Disparada do petróleo: as implicações para inflação e juros no Brasil

O valor da commodity aumentou 7% durante esta semana, em meio ao confronto entre Israel e Hamas

O aumento nos preços internacionais do petróleo, evidenciado na última semana devido ao conflito entre Israel e Hamas, torna-se uma nova e substancial ameaça para a economia global, em meio a um cenário global desafiador com altas taxas de juros e crescimento estagnado. No contexto brasileiro, a disparada do petróleo em questão de preços emerge como um adversário capaz de contrapor a redução da inflação e das taxas de juros no país.

Na sexta-feira (13/10), os contratos futuros do petróleo tipo Brent, referência internacional, registraram um aumento significativo de 5,68%, encerrando a semana com uma elevação total de 7,29%. O temor reside na possibilidade de que o conflito se amplie e afete a produção global de petróleo e gás.

O economista-chefe do Fundo Monetário Internacional (FMI), Pierre-Olivier Gourinchas, alertou recentemente que um aumento de 10% nos preços do petróleo poderia impactar negativamente o crescimento do Produto Interno Bruto (PIB) mundial em 0,15 ponto percentual, além de elevar a inflação em 0,4%. Essa magnitude de impacto preocupa a economia global.
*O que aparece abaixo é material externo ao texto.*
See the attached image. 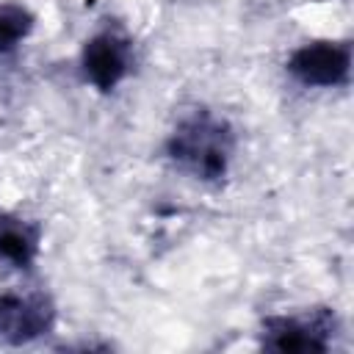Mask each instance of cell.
<instances>
[{"label":"cell","instance_id":"2","mask_svg":"<svg viewBox=\"0 0 354 354\" xmlns=\"http://www.w3.org/2000/svg\"><path fill=\"white\" fill-rule=\"evenodd\" d=\"M340 321L332 307H310L301 313H277L260 321V346L279 354H324L332 348Z\"/></svg>","mask_w":354,"mask_h":354},{"label":"cell","instance_id":"6","mask_svg":"<svg viewBox=\"0 0 354 354\" xmlns=\"http://www.w3.org/2000/svg\"><path fill=\"white\" fill-rule=\"evenodd\" d=\"M41 252V227L19 213L0 210V263L28 271Z\"/></svg>","mask_w":354,"mask_h":354},{"label":"cell","instance_id":"7","mask_svg":"<svg viewBox=\"0 0 354 354\" xmlns=\"http://www.w3.org/2000/svg\"><path fill=\"white\" fill-rule=\"evenodd\" d=\"M36 28V17L22 3H0V55L14 53Z\"/></svg>","mask_w":354,"mask_h":354},{"label":"cell","instance_id":"3","mask_svg":"<svg viewBox=\"0 0 354 354\" xmlns=\"http://www.w3.org/2000/svg\"><path fill=\"white\" fill-rule=\"evenodd\" d=\"M285 69L307 88H340L351 77V44L337 39L304 41L288 55Z\"/></svg>","mask_w":354,"mask_h":354},{"label":"cell","instance_id":"4","mask_svg":"<svg viewBox=\"0 0 354 354\" xmlns=\"http://www.w3.org/2000/svg\"><path fill=\"white\" fill-rule=\"evenodd\" d=\"M58 310L47 293L6 290L0 293V346H28L55 329Z\"/></svg>","mask_w":354,"mask_h":354},{"label":"cell","instance_id":"1","mask_svg":"<svg viewBox=\"0 0 354 354\" xmlns=\"http://www.w3.org/2000/svg\"><path fill=\"white\" fill-rule=\"evenodd\" d=\"M166 158L199 183H221L235 158V130L224 116L194 108L169 133Z\"/></svg>","mask_w":354,"mask_h":354},{"label":"cell","instance_id":"5","mask_svg":"<svg viewBox=\"0 0 354 354\" xmlns=\"http://www.w3.org/2000/svg\"><path fill=\"white\" fill-rule=\"evenodd\" d=\"M133 66V41L119 30H100L86 39L80 50V69L86 83L100 94H111Z\"/></svg>","mask_w":354,"mask_h":354}]
</instances>
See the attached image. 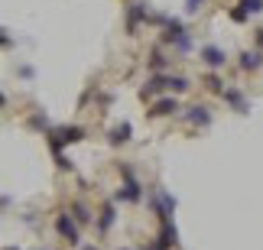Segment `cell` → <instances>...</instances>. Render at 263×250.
I'll return each instance as SVG.
<instances>
[{
    "label": "cell",
    "mask_w": 263,
    "mask_h": 250,
    "mask_svg": "<svg viewBox=\"0 0 263 250\" xmlns=\"http://www.w3.org/2000/svg\"><path fill=\"white\" fill-rule=\"evenodd\" d=\"M81 137H85V133L78 130V127H62V130L52 133V150L59 153V150H62V143H78Z\"/></svg>",
    "instance_id": "6da1fadb"
},
{
    "label": "cell",
    "mask_w": 263,
    "mask_h": 250,
    "mask_svg": "<svg viewBox=\"0 0 263 250\" xmlns=\"http://www.w3.org/2000/svg\"><path fill=\"white\" fill-rule=\"evenodd\" d=\"M55 231H59V234H62L68 244H78V228H75V221H72L68 215H59V221H55Z\"/></svg>",
    "instance_id": "7a4b0ae2"
},
{
    "label": "cell",
    "mask_w": 263,
    "mask_h": 250,
    "mask_svg": "<svg viewBox=\"0 0 263 250\" xmlns=\"http://www.w3.org/2000/svg\"><path fill=\"white\" fill-rule=\"evenodd\" d=\"M114 198H117V202H137V198H140V185L133 182V179H127V185H124Z\"/></svg>",
    "instance_id": "3957f363"
},
{
    "label": "cell",
    "mask_w": 263,
    "mask_h": 250,
    "mask_svg": "<svg viewBox=\"0 0 263 250\" xmlns=\"http://www.w3.org/2000/svg\"><path fill=\"white\" fill-rule=\"evenodd\" d=\"M186 117H188V124H201V127H205V124L211 120V114H208V108H192Z\"/></svg>",
    "instance_id": "277c9868"
},
{
    "label": "cell",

No cenário brasileiro, a preocupação imediata recai sobre a inflação, com o Índice Nacional de Preços ao Consumidor Amplo (IPCA) apontando um aumento de 0,26% em setembro. O economista André Braz destaca que, sempre que o preço do petróleo sobe, há um risco imediato de elevação nos preços dos combustíveis, especialmente da gasolina, que representa cerca de 5% do orçamento familiar no Brasil.

A escalada do preço do diesel também contribui para a pressão inflacionária, afetando áreas como fretes, transporte público, geração de energia e agricultura. A análise do Instituto de Estudos Estratégicos de Petróleo, Gás Natural e Biocombustíveis (Ineep) indica que, mesmo antes do conflito, os preços dos derivados de petróleo já indicavam uma pressão inflacionária no mercado brasileiro.

Apesar das incertezas quanto aos impactos diretos do conflito no Oriente Médio na cadeia de suprimentos de combustíveis, a especulação em torno dos movimentos geopolíticos e a possível participação do Irã no conflito aumentam a complexidade do cenário internacional. O professor de Negócios Internacionais da Fundação Getulio Vargas (FGV), Paulo Ferracioli, ressalta que o fechamento de importantes campos de produção de gás, como a plataforma de Leviathan, pela Chevron, pode acrescentar instabilidade ao comércio internacional.

Em meio a esses desafios, a guerra se torna mais um elemento entre os muitos riscos econômicos, tanto no âmbito nacional quanto internacional, que podem impactar negativamente a inflação brasileira e, consequentemente, a redução das taxas de juros no país. Apesar dos diversos fatores de risco, há ainda a expectativa de encerrar o ano com uma inflação dentro do intervalo de tolerância da meta, segundo André Braz do FGV Ibre.

“Temos de olhar os efeitos do El Niño, que tem influenciado o clima no Rio Grande do Sul, com chuvas torrenciais, e no Norte e Nordeste, com secas”, diz. “Isso além dos juros nos EUA e da questão da política fiscal no Brasil. Mesmo assim, ainda acredito que podemos terminar o ano com uma inflação dentro do intervalo de tolerância da meta, que é de 4,75% ao ano”, afirmou André.

Inflação hoje

O IPCA hoje é de 0,26%. O IPCA acumulado nos últimos 12 meses é de 5.19%. Já o IPCA acumulado no ano de 2023 até o momento é de 3,50% e o IPCA acumulado de 2022 foi de 5.78%.